But this ideology contravenes the heritage of British liberty. The sovereign’s duty is to the welfare and happiness of the people first, and the economy later. The economy serves the community, not the other way round.

The EU, as opposed to any abstract notion of a united Europe, is fundamentally opposed to sovereignty. By “pooling sovereignty” you destroy it. Because consent becomes consensus, and at the very best you acknowledge that the will of the people takes second place next to the the momentum of consensus.

Within the EU, there is not even a pretence at a social contract. Legitimacy is assumed by the rulers, not entrusted to them by the people. In the interests of consensus, countries and their voters are expected to get in line, or be banished – as Britain will be from now on.

You cannot build a truly sovereign state out of the foundations of trade deals. This is the fundamental flaw in the European project.

Those who claim that centralisation and state-building are not the core aim of the European Union are living in a fantasy land.

If a political body has a judiciary, a parliament, a flag, a national anthem, a security policy, makes laws that can overrule local justice systems and has aspirations towards building an army – that is an outfit with pretensions towards statehood.

That the EU can claim to govern with consent is fatuous. The rights of the people have very little to do with trade tariffs and product regulations.

Consent is about entrusting the happiness, health and liberty of the people in the hands of a parliament that can be held to immediate account. The people vote against parliament if they disagree with proposed legislation. No such accountability exists between the European Commission and the people of Europe. You will be hard pushed to find the word liberty anywhere in the bureaucratic, executive documents of the European Union.

Without sovereignty, or the consent of the people, what is a state? It is not a state, in fact. It is an empire.

Closing thoughts

The general liberal conception of what the EU is, seems to to rely on mistaking European unification with a utopian vision of geopolitics.

Difference, bad. Sameness, good.

The tantrums and outrage still echoing through the halls of Westminster, and still plastered over every progressive’s social media profile, all converge on the belief that the eradication of national sovereignty and borders brings us closer to ending all wars, forever. This gives the bruised Remainers the aura of righteousness. Even in defeat, this ideology of world peace, is dangerously imperialistic.
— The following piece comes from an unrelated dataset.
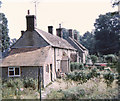 ST9383 : Church Lane Cottages, Rodbourne in 1974 by Colin Busby Forward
In the parliamentary system as exhibited in the British heritage of civil rule, there is no claim to unity, world peace, or a brighter future. There is no supervenient ideology, however noble and progressive.
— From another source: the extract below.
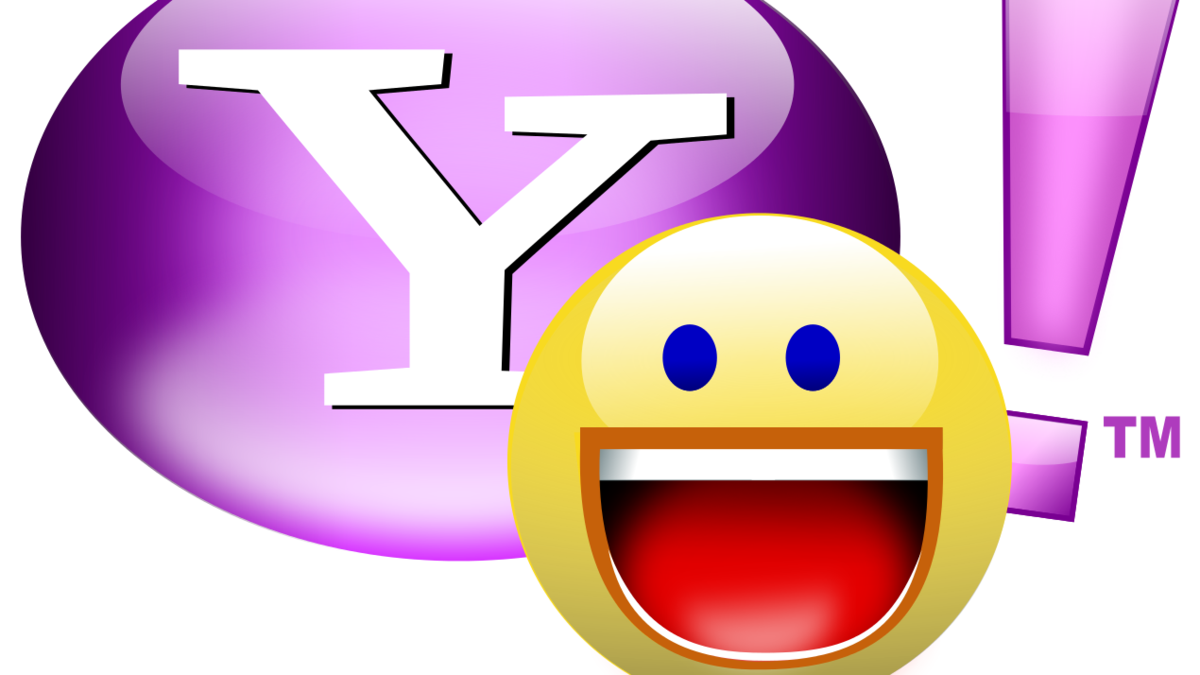 تثبيت ياهو جديد على جهاز الكمبيوتر الذي يعمل بنظام ويندوز هو نسيم. تحميل  والمثبت، وتشغيله، وسوف يتم ذلك في لمح البصر. ومن الواضح، لأن هذا هو التطبيق  الرسائل ...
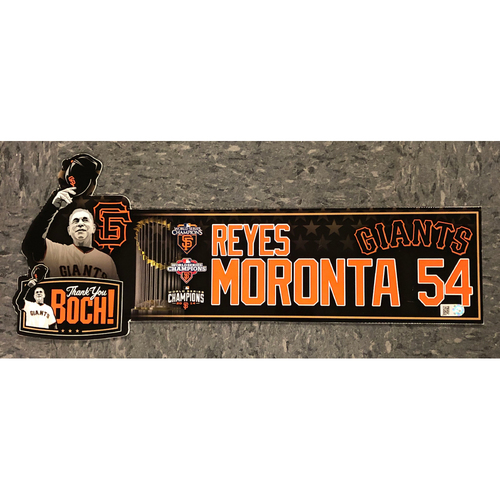 "Photo of 2019 Team Issued ""Thank You BOCH!"" Locker Tag - #54 Reyes Moronta"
The virtues prized by the common people are embodied in the machinery of sovereignty. British people have themselves often wondered why there is no official constitution, like that of the USA, here in the UK. But there is a beauty the to the parliamentary system without it.

The core constitutional value is government by consent. The public good, and the public good only, is what legitimises power. The British have greater common sense than to try and stand for abstract visions like world peace, global stability and unity at all costs.

The hot mess of parliamentary contest and equality under the law are good enough for the simple common sense of the British people. This was proven by last week’s historic vote.